Data entries:
'''

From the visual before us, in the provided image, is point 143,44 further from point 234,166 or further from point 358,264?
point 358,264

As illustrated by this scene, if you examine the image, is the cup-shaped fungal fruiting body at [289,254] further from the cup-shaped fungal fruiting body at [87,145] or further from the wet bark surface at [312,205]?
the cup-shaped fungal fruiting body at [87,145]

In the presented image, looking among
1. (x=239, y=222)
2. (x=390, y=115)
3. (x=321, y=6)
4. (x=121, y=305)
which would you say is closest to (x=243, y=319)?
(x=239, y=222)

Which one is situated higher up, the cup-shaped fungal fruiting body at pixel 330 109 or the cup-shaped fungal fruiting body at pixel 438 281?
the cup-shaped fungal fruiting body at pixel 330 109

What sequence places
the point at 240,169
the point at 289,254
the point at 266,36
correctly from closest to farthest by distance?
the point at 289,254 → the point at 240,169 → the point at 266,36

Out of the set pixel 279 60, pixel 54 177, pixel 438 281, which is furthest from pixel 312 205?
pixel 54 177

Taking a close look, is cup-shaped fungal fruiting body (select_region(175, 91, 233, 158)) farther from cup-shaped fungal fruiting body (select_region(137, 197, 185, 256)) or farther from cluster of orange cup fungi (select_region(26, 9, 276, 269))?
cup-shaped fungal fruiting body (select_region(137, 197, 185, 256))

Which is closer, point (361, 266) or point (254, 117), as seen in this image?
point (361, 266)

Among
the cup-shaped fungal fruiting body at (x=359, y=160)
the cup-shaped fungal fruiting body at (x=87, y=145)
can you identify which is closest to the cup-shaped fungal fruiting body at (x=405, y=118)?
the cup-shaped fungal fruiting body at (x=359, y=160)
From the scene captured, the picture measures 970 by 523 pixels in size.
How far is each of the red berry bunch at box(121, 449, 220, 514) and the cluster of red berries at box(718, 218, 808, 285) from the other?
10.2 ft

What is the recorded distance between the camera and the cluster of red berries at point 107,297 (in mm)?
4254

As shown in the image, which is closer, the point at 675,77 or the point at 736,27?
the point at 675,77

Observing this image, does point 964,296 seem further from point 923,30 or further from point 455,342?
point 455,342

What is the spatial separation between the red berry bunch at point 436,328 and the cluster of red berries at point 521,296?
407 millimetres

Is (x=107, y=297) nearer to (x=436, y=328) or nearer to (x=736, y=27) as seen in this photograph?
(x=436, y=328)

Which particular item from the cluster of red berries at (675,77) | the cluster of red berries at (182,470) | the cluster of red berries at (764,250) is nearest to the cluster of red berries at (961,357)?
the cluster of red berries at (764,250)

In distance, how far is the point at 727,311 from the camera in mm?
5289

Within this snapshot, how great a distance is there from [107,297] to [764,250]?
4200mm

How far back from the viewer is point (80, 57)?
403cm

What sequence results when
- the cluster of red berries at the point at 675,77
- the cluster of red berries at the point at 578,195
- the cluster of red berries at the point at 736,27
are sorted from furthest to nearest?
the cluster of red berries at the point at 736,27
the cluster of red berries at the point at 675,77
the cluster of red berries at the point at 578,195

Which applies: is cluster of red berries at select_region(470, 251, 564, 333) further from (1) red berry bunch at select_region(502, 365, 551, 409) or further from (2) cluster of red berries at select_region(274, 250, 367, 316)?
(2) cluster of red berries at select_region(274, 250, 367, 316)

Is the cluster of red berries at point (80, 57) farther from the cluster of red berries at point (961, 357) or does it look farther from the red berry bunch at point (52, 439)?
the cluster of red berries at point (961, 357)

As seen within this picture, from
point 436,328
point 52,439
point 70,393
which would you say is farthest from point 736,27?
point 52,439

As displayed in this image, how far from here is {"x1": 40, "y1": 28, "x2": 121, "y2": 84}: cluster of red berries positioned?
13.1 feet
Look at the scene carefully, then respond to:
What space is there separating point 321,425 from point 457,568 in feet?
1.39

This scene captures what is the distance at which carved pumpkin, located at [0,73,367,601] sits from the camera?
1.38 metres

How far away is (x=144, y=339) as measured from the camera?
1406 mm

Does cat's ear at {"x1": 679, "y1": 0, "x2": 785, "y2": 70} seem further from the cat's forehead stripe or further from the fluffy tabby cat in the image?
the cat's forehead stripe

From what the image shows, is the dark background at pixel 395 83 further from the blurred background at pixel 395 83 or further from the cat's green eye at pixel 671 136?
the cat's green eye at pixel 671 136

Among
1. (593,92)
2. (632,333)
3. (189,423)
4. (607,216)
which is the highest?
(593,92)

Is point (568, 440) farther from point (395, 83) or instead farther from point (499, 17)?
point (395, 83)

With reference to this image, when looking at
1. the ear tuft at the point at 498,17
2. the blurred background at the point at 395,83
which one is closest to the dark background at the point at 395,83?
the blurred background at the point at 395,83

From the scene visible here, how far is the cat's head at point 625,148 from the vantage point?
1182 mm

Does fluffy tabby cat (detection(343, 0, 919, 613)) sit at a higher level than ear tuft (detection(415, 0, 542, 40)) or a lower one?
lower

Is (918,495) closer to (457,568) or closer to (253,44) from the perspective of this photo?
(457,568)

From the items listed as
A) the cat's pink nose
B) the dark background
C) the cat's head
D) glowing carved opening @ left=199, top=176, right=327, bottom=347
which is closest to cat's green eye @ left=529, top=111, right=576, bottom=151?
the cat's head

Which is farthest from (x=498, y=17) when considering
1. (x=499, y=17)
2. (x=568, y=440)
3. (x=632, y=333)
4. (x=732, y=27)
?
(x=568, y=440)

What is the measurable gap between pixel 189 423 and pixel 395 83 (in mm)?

'''

• _Instructions to follow_
Restate every line of the data word for word.

• _Written response_
From the visual before us, in the provided image, is point 143,44 further from point 234,166 or further from point 358,264?
point 358,264

As illustrated by this scene, if you examine the image, is the cup-shaped fungal fruiting body at [289,254] further from the cup-shaped fungal fruiting body at [87,145] or further from the wet bark surface at [312,205]?
the cup-shaped fungal fruiting body at [87,145]

In the presented image, looking among
1. (x=239, y=222)
2. (x=390, y=115)
3. (x=321, y=6)
4. (x=121, y=305)
which would you say is closest to (x=243, y=319)?
(x=239, y=222)

Which one is situated higher up, the cup-shaped fungal fruiting body at pixel 330 109 or the cup-shaped fungal fruiting body at pixel 438 281?
the cup-shaped fungal fruiting body at pixel 330 109

What sequence places
the point at 240,169
the point at 289,254
the point at 266,36
correctly from closest to farthest by distance?
the point at 289,254 → the point at 240,169 → the point at 266,36

Out of the set pixel 279 60, pixel 54 177, pixel 438 281, which is furthest from pixel 312 205?
pixel 54 177

Taking a close look, is cup-shaped fungal fruiting body (select_region(175, 91, 233, 158)) farther from cup-shaped fungal fruiting body (select_region(137, 197, 185, 256)) or farther from cluster of orange cup fungi (select_region(26, 9, 276, 269))?
cup-shaped fungal fruiting body (select_region(137, 197, 185, 256))

Which is closer, point (361, 266) or point (254, 117), as seen in this image?
point (361, 266)

Among
the cup-shaped fungal fruiting body at (x=359, y=160)
the cup-shaped fungal fruiting body at (x=87, y=145)
can you identify which is closest to the cup-shaped fungal fruiting body at (x=405, y=118)?
the cup-shaped fungal fruiting body at (x=359, y=160)
From the scene captured, the picture measures 970 by 523 pixels in size.
How far is each of the red berry bunch at box(121, 449, 220, 514) and the cluster of red berries at box(718, 218, 808, 285) from the other?
10.2 ft

What is the recorded distance between the camera and the cluster of red berries at point 107,297 (in mm)?
4254

As shown in the image, which is closer, the point at 675,77 or the point at 736,27?
the point at 675,77

Observing this image, does point 964,296 seem further from point 923,30 or further from point 455,342?
point 455,342

What is the spatial separation between the red berry bunch at point 436,328 and the cluster of red berries at point 521,296?
407 millimetres

Is (x=107, y=297) nearer to (x=436, y=328) or nearer to (x=736, y=27) as seen in this photograph?
(x=436, y=328)

Which particular item from the cluster of red berries at (675,77) | the cluster of red berries at (182,470) | the cluster of red berries at (764,250) is nearest to the cluster of red berries at (961,357)?
the cluster of red berries at (764,250)

In distance, how far is the point at 727,311 from the camera in mm?
5289

Within this snapshot, how great a distance is there from [107,297] to [764,250]?
4200mm

How far back from the viewer is point (80, 57)?
403cm

What sequence results when
- the cluster of red berries at the point at 675,77
- the cluster of red berries at the point at 578,195
- the cluster of red berries at the point at 736,27
are sorted from furthest to nearest?
the cluster of red berries at the point at 736,27
the cluster of red berries at the point at 675,77
the cluster of red berries at the point at 578,195

Which applies: is cluster of red berries at select_region(470, 251, 564, 333) further from (1) red berry bunch at select_region(502, 365, 551, 409) or further from (2) cluster of red berries at select_region(274, 250, 367, 316)?
(2) cluster of red berries at select_region(274, 250, 367, 316)

Is the cluster of red berries at point (80, 57) farther from the cluster of red berries at point (961, 357) or does it look farther from the red berry bunch at point (52, 439)?
the cluster of red berries at point (961, 357)

As seen within this picture, from
point 436,328
point 52,439
point 70,393
which would you say is farthest from point 736,27?
point 52,439

As displayed in this image, how far from here is {"x1": 40, "y1": 28, "x2": 121, "y2": 84}: cluster of red berries positioned?
13.1 feet
Look at the scene carefully, then respond to:
What space is there separating point 321,425 from point 457,568 in feet?
1.39

This scene captures what is the distance at which carved pumpkin, located at [0,73,367,601] sits from the camera?
1.38 metres

How far away is (x=144, y=339) as measured from the camera?
1406 mm

Does cat's ear at {"x1": 679, "y1": 0, "x2": 785, "y2": 70} seem further from the cat's forehead stripe or further from the fluffy tabby cat in the image?
the cat's forehead stripe

From what the image shows, is the dark background at pixel 395 83 further from the blurred background at pixel 395 83 or further from the cat's green eye at pixel 671 136?
the cat's green eye at pixel 671 136

Among
1. (593,92)
2. (632,333)
3. (189,423)
4. (607,216)
which is the highest?
(593,92)

Is point (568, 440) farther from point (395, 83) or instead farther from point (499, 17)?
point (395, 83)

With reference to this image, when looking at
1. the ear tuft at the point at 498,17
2. the blurred background at the point at 395,83
which one is closest to the dark background at the point at 395,83?
the blurred background at the point at 395,83

From the scene visible here, how far is the cat's head at point 625,148 from the vantage point?
1182 mm

Does fluffy tabby cat (detection(343, 0, 919, 613)) sit at a higher level than ear tuft (detection(415, 0, 542, 40)) or a lower one?
lower

Is (918,495) closer to (457,568) or closer to (253,44) from the perspective of this photo?
(457,568)

From the items listed as
A) the cat's pink nose
B) the dark background
C) the cat's head
D) glowing carved opening @ left=199, top=176, right=327, bottom=347
which is closest to cat's green eye @ left=529, top=111, right=576, bottom=151?
the cat's head

Which is farthest from (x=498, y=17) when considering
1. (x=499, y=17)
2. (x=568, y=440)
3. (x=632, y=333)
4. (x=732, y=27)
?
(x=568, y=440)

What is the measurable gap between pixel 189 423 and pixel 395 83 (in mm)?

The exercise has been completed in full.